Evidencia-se, primeiramente, a forma proposicional do enunciado, que poderia ser compreendido da seguinte forma: Radicci está doente (com pontada), então não irá caçar. Entretanto, no segundo quadrinho temos, por meio do texto não verbal, uma explanação

inesperada que desencadeia o humor: Genoveva está com a ponta da faca apontada para Radicci, portanto não irá caçar. Por meio dessa mudança de sentido, comprova-se que as palavras somente têm sentido no discurso, pois, “[...] a cada vez particular, o locutor agencia palavras que neste emprego tem um ‘sentido particular’”, (BENVENISTE, 2006a, p. 231). Isso somente é possível porque o sentido da frase é a imagem/ideia que ela expressa, ao passo que a referência é o que determinada palavra ou frase reporta em cada enunciação.

Para melhor entendimento da concepção de que o locutor agencia palavras que a cada vez terão sentidos novos, mobilizam-se duas noções: forma e sentido. Para Flores et al. (2008, p. 71), “as ‘duas maneiras de ser língua’, inicialmente apresentadas como oposição – semiótico/semântico ou língua/discurso –, ao se estudar o discurso se fundem. O discurso é forma e sentido”. Desse modo, na tira analisada o humor é construído pela possibilidade do sentido novo e inesperado atribuído à palavra “pontada”, por meio da relação indissociável de forma e sentido que precisamos estabelecer, levando em consideração a referência construída nesta enunciação.
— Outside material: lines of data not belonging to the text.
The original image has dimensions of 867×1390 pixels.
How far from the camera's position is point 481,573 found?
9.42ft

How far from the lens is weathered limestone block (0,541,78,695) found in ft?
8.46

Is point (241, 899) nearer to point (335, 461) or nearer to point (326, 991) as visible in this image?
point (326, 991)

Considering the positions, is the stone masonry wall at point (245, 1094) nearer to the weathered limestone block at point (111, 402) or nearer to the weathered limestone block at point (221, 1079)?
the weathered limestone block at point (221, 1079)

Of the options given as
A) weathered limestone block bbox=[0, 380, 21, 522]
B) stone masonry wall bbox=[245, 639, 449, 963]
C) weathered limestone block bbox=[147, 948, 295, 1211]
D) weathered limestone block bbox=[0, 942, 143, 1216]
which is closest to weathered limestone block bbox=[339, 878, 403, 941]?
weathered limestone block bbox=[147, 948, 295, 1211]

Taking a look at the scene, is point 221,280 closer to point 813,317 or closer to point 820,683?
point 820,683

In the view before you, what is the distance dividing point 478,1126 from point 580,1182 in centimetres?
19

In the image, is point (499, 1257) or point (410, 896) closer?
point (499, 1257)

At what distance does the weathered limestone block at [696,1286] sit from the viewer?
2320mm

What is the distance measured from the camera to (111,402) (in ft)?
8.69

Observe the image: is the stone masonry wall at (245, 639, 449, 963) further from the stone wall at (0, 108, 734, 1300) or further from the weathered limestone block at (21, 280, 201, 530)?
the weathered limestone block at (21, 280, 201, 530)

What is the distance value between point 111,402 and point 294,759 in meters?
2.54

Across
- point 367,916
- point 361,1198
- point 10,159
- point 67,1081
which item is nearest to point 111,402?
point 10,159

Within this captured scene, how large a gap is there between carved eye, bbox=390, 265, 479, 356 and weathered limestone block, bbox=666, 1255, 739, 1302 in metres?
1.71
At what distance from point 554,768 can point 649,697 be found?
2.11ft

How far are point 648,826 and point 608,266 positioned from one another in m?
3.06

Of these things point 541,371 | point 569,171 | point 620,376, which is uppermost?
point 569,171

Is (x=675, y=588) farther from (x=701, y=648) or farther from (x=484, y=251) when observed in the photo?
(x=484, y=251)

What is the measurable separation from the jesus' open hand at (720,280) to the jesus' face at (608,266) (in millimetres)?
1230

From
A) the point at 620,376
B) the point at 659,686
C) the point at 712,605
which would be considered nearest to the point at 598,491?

Assim, “pontada” tem uma forma e um sentido que são construídos somente no e pelo discurso. Com base na leitura dos textos verbais do primeiro e do segundo quadrinho, o leitor constrói a referência de “pontada” como uma doença. É o texto não verbal que elucida a referência de “pontada” no segundo quadrinho. Na frase, forma e sentido articulam a língua e o uso da língua, “pois os constituintes das frases são os signos – formas da língua -, agora palavras que, ao mesmo tempo em que expressam distinção, porque integrados à frase, expressam sentido” (FLORES et al., 2008, p. 71). Desse modo, evidencia-se que a característica da língua de ser enunciativa é que viabiliza em tiras como esta a construção do humor linguisticamente.

“Pontada” pode fazer parte de um nível inferior – o dos fonemas –, pois pode-se decompor a palavra em [p] – [õ] – [t] – [a] – [d] – [a]. Essas unidades nos permitem delimitar uma unidade superior. Isso pode ser observado no segundo enunciado da tira que contém a palavra “pontada”: “Non posso, to com pontada!”. Ao integrar a frase, as palavras expressam sentidos que são sempre novos a cada enunciação. De acordo com essa noção, Benveniste (2005d, p. 130) assinala que “o sentido é de fato a condição fundamental que todas as unidades de todos os níveis devem preencher para obter status lingüístico”.

Em suma, não é possível deixar o sentido “fora do jogo” (BENVENISTE, 20005d, p. 130), por ser condição indispensável para que se possa analisar linguisticamente como a referência é construída e intervém nas operações.